I think I've got a decent amount of Sibelius; I plan on getting the rest of the BIS Sibelius Edition at some point in my life.


----------



## lemarquis (Mar 8, 2009)

Tapkaara said:


> A fairly well-rounded collection.
> 
> I noticed a few things:
> 
> ...


Thanks for the input. To be honest, I love this symphony cycle dearly and I'm afraid of spoiling it by trying another. I'm a creature of habit and get attached to things easily. I'm the same way with my Janssons Tchaikovsky symphonies. Some may not think they are the most brilliant, but I'll always swear by his rendering of the 4th and 6th. Anyway, back to Sibelius. Which Sibelius symphony cycles would you suggest? I trust Vanska and Jaarvi, but I don't know if either of them have done all of his symphonies.

We are agreed on the piano music. Actually I've found that many of the pieces are arrangements of some of his miniature orchestral pieces. I've even bought some of the music and learned a few pieces myself - quite enjoyable and accessible for an intermediate pianist.

I'm glad you commented on The Wood Nymph, it is most definitely one of my favorite works. I think it just re-emerged about 10 years ago when it was recorded for the first time and performed for the first time in 60 years. That probably accounts for people's unfamiliarity with it. My copy also has the condensed melodrama version that includes a narrator, which I highly recommend. "Enchanting" is the only word is can say - I love to lose myself in it.

Regards


----------



## Tapkaara (Apr 18, 2006)

Vanska has indeed recorded all 7 of Sibelius's symphonies. In fact, his cycle is generally considered among the best.

Neeme Jarvi has also done all of Sibelius's symphonies as well, but I am less familair with his cycle.

_Parts of the exercise_
[A] In the forum thread on Sibelius recordings, what extra version of The Wood Nymph is on lemarquis's copy?
[B] Write the next part of the forum thread on Sibelius recordings, picking up after its final sentence.

_Source material_
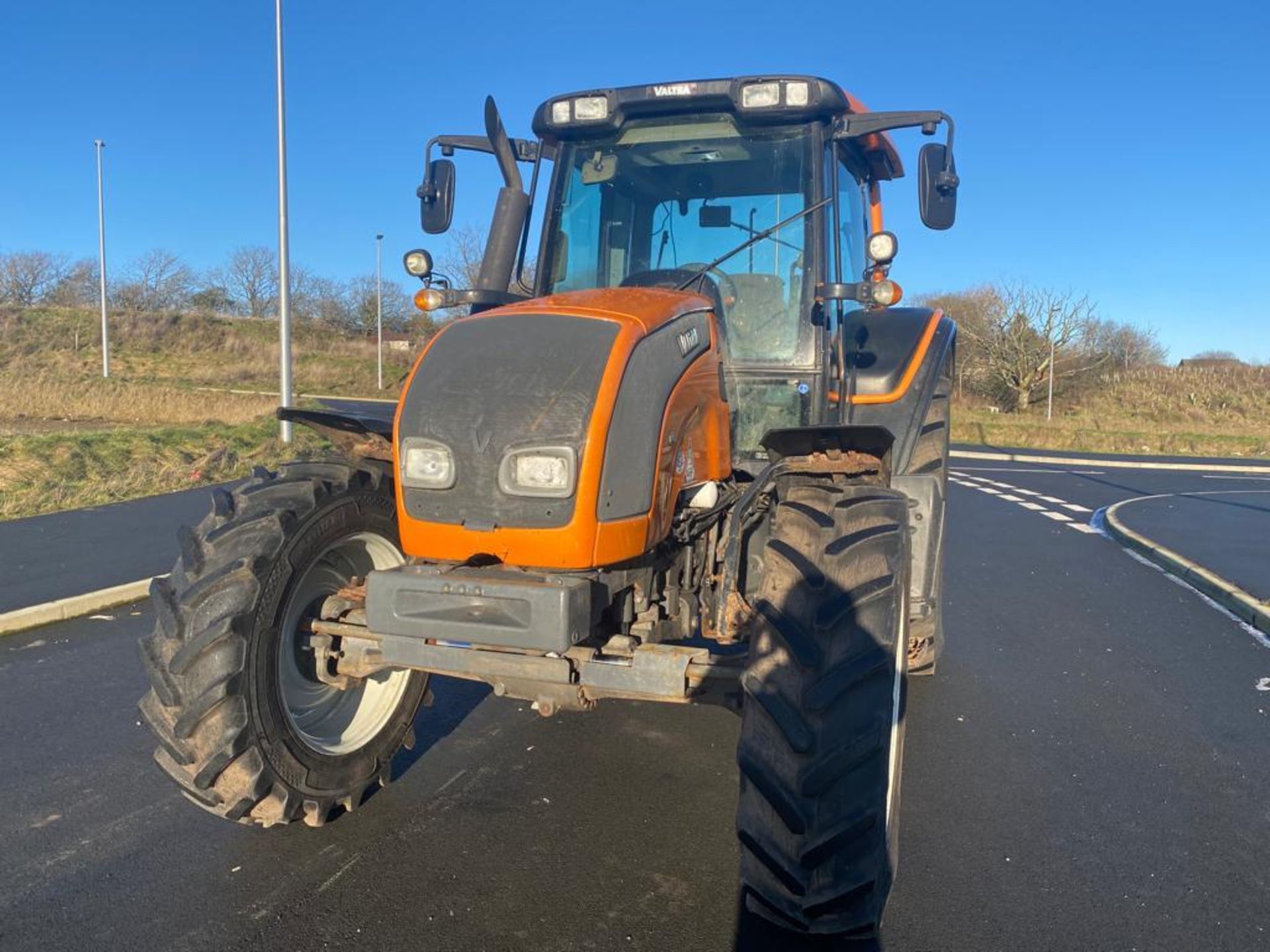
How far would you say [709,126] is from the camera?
4.66 m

_Answers provided_
[A] A condensed melodrama version that includes a narrator.

[B]
The Wood-Nymph is an early tone poem, and you are right, it was recently "rediscovered" as of about 15 years ago. Not many non-Sibelians know about it. It's a very youthful work, full of sweeping strurm and drang. One of my favorites, to be sure!


----------



## Mirror Image (Apr 20, 2009)

There are many complete cycles of Sibelius available. I would go with the Vanska's cycle of Sibelius. I agree with Tapkaara that this cycle is probably one of the best in recorded history. Jarvi's is pretty good, but he doesn't quite reach the emotional intensity as Vanska.

Sir Colin Davis' cycle on the LSO label is very good too. I have been enjoying that one recently. Blomstedt with the San Francisco Orchestra and Simon Rattle with the CBSO is also quite good, but not outstanding.

For the symphonic poems and choral works it's hard to beat Vanska. For the recording of Kullervo, there's many choices that I enjoy: Paavo Jarvi, Berglund, Vanska, and Davis (LSO).


----------



## Tapkaara (Apr 18, 2006)

Mirror Image said:


> There are many complete cycles of Sibelius available. I would go with the Vanska's cycle of Sibelius. I agree with Tapkaara that this cycle is probably one of the best in recorded history. Jarvi's is pretty good, but he doesn't quite reach the emotional intensity as Vanska.
> 
> Sir Colin Davis' cycle on the LSO label is very good too. I have been enjoying that one recently. Blomstedt with the San Francisco Orchestra and Simon Rattle with the CBSO is also quite good, but not outstanding.
> 
> For the symphonic poems and choral works it's hard to beat Vanska. For the recording of Kullervo, there's many choices that I enjoy: Paavo Jarvi, Berglund, Vanska, and Davis (LSO).


Good choices for Kullervo! Davis/LSO, Jarvi/Stockholm and Berglund/Bournemouth are hard to beat.


----------



## Mirror Image (Apr 20, 2009)

Tapkaara said:


> Good choices for Kullervo! Davis/LSO, Jarvi/Stockholm and Berglund/Bournemouth are hard to beat.


Yes they are.


----------



## Mirror Image (Apr 20, 2009)

I've been enjoying Paavo Berglund's recordings of Sibelius lately and I have a bunch of Leif Segerstam's Sibelius recordings on the way.

In honor of our friend, Tapkaara. I'm declaring this week "Sibelius Week." I really miss his insights into Sibelius' music. It's shame he's not around to discuss him. I don't know where you are Tapkaara, but please come back!!!!

I've got a good question for those of you out there, including Tapkaara, what is the idea behind Sibelius' "Swanwhite Suite"? Is this incidental music?


----------



## World Violist (May 31, 2007)

Mirror Image said:


> I've got a good question for those of you out there, including Tapkaara, what is the idea behind Sibelius' "Swanwhite Suite"? Is this incidental music?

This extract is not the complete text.